◆ **EXTRAIT DU TEXTE**:
Sierra Leone: l'influence chinoise est un enjeu majeur du scrutin présidentiel

Ce samedi 31 mars, les Sierra-Léonais sont appelés aux urnes pour le second tour de l’élection présidentielle qui permettra de départager les deux finalistes du premier tour. Julius Maada Bio du Parti du peuple de Sierra Leone, principal parti de l’opposition et Samura Kamara, candidat du parti au pouvoir, Parti de tout le peuple,  et héritier du président sortant, sont des vétérans de la vie politique sierra-léonaise. Tout oppose les deux, en particulier, leurs positionnements par rapport au rôle grandissant de la Chine dans l’évolution et le développement de leur pays. Un rôle qui a fait débat pendant la campagne électorale.

Le rôle majeur que jouent les Chinois dans la vie économique de la Sierra Leone, mais aussi … dans sa vie politique, est l’un des principaux enjeux de l’élection présidentielle en cours dans ce petit pays ouest-africain. La Chine soutient ostensiblement le parti au pouvoir et le président sortant Ernest Bai Koroma qui ne peut plus se représenter après avoir exercé deux mandats. Ses dix ans au pouvoir ont vu les investissements chinois augmenter substantiellement dans le pays avec des entreprises de l’empire du Milieu choisies pour construire la quasi-totalité des infrastructures de ce pays.

◆ **OBJECTIF**: Transcrivez sans modification tout le passage de l'article sur la présidentielle en Sierra Leone, depuis « Sierra Leone: l'influence » jusqu'à « la campagne électorale. » inclus.

◆ **ENREGISTREMENTS**:
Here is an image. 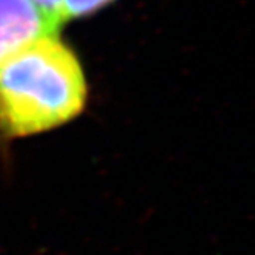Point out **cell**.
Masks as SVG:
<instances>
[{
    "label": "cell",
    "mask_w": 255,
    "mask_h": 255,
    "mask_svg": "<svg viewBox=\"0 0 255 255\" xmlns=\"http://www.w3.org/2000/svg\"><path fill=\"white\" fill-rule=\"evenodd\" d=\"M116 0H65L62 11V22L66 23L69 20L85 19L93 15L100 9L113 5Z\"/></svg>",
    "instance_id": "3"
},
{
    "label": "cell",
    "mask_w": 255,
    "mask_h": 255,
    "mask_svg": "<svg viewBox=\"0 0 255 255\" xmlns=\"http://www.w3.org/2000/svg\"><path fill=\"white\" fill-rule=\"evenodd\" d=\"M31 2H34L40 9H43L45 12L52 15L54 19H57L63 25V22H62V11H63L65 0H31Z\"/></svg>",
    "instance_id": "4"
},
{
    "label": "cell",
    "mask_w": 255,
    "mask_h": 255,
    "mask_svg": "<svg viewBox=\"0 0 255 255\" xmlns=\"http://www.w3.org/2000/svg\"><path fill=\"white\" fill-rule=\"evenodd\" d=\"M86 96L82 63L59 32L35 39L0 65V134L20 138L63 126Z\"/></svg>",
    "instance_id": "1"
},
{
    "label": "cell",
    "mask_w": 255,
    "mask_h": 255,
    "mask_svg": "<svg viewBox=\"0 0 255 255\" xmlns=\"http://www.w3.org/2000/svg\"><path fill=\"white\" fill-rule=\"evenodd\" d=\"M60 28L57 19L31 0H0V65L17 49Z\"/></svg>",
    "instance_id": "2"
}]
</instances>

...

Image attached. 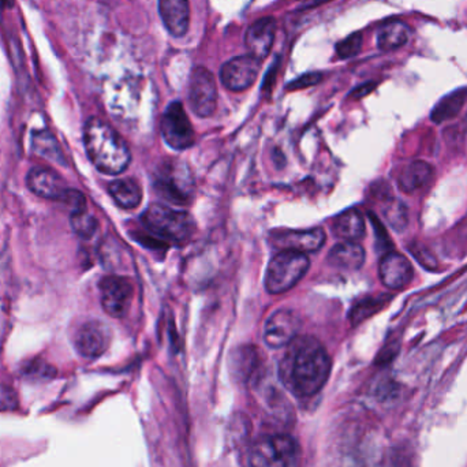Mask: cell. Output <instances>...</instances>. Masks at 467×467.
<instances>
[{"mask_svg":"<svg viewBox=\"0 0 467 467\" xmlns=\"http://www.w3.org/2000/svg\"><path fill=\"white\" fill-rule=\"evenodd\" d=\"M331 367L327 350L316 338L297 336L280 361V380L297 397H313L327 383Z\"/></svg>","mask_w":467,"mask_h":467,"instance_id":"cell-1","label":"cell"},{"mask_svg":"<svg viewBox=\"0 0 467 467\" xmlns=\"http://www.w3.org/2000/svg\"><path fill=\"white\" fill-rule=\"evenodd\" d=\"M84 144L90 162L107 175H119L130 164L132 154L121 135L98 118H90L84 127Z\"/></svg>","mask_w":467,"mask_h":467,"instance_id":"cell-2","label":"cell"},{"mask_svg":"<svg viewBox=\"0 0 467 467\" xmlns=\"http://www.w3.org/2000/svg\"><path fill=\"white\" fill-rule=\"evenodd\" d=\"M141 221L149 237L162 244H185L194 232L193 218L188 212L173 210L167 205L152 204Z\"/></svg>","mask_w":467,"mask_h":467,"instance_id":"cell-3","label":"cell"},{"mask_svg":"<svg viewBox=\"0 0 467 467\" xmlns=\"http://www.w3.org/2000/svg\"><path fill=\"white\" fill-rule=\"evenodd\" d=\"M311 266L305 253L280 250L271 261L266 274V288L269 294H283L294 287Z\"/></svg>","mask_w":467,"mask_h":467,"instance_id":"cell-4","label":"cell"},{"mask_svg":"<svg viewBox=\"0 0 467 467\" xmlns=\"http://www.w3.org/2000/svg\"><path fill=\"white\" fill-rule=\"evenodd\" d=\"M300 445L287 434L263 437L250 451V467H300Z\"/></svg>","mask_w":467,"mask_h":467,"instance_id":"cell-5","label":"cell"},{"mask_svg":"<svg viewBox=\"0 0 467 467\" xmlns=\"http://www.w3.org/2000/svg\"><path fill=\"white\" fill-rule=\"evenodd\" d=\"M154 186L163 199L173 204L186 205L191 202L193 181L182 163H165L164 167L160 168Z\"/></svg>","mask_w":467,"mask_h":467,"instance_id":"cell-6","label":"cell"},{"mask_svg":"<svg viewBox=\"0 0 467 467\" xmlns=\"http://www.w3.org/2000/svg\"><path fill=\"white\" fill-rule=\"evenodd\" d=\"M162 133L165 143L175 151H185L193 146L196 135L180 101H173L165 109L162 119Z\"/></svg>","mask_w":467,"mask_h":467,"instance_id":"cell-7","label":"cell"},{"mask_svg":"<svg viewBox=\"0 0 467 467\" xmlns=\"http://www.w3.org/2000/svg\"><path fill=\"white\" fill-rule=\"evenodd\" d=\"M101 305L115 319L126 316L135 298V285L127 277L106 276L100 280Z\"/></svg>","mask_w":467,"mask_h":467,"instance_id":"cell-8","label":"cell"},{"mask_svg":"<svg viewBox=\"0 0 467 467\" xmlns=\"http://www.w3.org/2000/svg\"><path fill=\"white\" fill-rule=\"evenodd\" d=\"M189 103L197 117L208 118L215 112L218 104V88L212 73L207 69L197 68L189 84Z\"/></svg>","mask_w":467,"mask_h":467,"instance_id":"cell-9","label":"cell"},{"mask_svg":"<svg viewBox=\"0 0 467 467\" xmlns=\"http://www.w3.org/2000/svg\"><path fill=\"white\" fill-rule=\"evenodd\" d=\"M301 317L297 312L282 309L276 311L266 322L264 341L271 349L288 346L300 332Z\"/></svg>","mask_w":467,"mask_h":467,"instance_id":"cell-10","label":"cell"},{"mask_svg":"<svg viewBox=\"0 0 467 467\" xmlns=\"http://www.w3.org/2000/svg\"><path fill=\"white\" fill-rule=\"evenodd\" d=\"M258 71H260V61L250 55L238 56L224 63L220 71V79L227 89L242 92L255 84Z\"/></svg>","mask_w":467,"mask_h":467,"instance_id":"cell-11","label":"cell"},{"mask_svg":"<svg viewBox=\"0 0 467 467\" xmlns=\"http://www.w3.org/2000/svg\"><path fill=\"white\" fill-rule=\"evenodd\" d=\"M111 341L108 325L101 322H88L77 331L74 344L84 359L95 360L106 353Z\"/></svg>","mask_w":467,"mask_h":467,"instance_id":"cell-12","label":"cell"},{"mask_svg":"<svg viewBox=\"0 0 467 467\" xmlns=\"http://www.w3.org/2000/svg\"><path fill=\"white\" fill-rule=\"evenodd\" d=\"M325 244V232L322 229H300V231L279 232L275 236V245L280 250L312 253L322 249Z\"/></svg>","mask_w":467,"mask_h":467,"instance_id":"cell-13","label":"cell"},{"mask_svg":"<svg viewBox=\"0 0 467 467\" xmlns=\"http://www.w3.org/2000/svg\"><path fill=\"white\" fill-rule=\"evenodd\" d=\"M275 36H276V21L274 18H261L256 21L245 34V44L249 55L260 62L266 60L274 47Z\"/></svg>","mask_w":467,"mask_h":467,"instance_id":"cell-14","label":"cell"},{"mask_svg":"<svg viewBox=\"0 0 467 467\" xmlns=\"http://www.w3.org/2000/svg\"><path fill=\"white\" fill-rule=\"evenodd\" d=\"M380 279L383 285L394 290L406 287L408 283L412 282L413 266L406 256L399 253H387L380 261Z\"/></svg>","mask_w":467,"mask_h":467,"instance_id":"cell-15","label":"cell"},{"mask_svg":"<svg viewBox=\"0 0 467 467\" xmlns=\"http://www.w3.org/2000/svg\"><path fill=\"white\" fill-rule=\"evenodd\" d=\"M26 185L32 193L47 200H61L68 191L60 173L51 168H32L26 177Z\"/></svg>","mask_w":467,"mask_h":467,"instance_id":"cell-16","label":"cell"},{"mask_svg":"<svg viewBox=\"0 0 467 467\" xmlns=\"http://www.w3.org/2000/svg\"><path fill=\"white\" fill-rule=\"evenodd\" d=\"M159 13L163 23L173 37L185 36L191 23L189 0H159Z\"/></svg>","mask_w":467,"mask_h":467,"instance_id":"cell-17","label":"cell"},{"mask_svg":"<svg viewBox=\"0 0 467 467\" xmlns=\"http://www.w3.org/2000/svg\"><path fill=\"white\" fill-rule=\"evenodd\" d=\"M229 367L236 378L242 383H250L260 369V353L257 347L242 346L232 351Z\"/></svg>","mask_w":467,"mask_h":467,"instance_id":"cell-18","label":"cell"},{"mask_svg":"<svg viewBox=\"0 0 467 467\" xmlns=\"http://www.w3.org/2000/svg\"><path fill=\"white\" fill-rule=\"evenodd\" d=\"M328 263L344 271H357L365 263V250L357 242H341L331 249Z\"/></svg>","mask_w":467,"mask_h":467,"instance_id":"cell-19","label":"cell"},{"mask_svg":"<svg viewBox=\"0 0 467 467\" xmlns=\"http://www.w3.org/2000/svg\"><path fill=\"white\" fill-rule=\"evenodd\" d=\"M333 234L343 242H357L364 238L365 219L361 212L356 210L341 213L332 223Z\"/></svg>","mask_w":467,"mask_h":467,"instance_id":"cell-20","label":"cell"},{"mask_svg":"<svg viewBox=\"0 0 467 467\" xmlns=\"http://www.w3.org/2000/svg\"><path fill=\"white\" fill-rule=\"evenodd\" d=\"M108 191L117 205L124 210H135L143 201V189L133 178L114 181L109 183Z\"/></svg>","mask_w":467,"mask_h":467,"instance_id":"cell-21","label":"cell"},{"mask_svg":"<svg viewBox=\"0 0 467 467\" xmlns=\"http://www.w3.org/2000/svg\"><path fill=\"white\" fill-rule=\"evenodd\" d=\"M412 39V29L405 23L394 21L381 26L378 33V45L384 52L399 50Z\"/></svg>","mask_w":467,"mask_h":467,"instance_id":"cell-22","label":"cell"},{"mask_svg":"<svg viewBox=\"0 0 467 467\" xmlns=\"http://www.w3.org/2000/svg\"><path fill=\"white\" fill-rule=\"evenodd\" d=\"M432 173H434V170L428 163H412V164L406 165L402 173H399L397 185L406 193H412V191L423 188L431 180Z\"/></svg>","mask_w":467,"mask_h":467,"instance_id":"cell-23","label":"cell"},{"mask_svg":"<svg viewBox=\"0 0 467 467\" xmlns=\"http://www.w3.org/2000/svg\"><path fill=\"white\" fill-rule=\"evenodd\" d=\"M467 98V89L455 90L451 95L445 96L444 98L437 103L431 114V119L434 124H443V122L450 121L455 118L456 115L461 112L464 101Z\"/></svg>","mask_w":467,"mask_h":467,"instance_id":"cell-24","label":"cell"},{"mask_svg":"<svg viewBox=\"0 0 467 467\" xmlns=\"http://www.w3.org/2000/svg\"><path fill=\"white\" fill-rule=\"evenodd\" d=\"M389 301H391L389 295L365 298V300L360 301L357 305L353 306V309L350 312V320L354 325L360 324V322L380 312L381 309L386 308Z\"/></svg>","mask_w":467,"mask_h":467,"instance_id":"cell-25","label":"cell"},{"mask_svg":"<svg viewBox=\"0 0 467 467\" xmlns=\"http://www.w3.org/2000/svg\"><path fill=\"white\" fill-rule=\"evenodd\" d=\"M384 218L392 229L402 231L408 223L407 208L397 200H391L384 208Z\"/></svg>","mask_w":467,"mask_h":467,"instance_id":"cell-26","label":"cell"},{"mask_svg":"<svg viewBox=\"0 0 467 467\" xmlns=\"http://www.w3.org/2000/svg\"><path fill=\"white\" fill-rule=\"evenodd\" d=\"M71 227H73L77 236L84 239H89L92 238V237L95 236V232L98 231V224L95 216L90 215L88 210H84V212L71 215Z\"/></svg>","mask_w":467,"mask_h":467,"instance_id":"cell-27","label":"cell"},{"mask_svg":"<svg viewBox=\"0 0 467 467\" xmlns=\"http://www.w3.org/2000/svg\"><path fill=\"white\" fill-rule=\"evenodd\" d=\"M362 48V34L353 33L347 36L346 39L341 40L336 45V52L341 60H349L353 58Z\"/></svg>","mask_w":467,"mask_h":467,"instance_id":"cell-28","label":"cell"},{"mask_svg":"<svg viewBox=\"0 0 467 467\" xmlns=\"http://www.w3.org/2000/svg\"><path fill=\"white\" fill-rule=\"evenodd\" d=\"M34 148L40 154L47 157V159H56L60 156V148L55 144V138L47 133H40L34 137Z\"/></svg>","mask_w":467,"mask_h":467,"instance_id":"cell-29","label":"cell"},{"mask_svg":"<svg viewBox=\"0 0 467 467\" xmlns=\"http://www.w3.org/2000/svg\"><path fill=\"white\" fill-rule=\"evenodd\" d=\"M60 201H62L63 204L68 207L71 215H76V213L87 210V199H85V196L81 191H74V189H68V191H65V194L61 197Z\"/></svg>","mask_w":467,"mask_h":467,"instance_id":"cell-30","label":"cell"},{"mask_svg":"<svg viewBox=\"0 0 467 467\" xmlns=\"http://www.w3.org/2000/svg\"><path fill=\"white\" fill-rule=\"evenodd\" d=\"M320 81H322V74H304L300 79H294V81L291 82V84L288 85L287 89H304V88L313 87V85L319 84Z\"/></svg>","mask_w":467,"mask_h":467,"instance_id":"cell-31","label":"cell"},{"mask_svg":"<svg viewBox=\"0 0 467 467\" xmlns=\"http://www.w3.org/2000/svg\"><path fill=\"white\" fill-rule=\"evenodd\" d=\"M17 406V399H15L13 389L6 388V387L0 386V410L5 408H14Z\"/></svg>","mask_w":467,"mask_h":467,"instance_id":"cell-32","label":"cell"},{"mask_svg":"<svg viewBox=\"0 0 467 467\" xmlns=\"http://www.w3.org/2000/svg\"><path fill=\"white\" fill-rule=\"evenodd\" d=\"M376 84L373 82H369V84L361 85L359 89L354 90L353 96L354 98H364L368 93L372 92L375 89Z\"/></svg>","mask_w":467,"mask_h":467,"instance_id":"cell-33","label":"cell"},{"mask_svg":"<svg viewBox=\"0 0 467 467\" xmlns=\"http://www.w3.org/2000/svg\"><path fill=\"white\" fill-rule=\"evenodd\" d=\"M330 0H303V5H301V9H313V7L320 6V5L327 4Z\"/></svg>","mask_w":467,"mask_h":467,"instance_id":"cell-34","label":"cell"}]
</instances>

--

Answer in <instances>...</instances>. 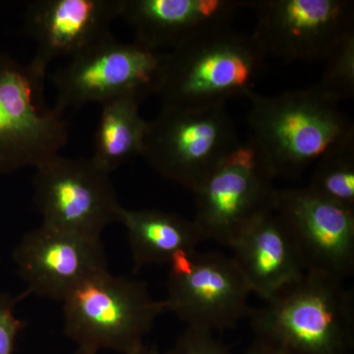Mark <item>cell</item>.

◆ **RÉPONSE ATTENDUE**:
Sierra Leone: l'influence chinoise est un enjeu majeur du scrutin présidentiel

Ce samedi 31 mars, les Sierra-Léonais sont appelés aux urnes pour le second tour de l’élection présidentielle qui permettra de départager les deux finalistes du premier tour. Julius Maada Bio du Parti du peuple de Sierra Leone, principal parti de l’opposition et Samura Kamara, candidat du parti au pouvoir, Parti de tout le peuple,  et héritier du président sortant, sont des vétérans de la vie politique sierra-léonaise. Tout oppose les deux, en particulier, leurs positionnements par rapport au rôle grandissant de la Chine dans l’évolution et le développement de leur pays. Un rôle qui a fait débat pendant la campagne électorale.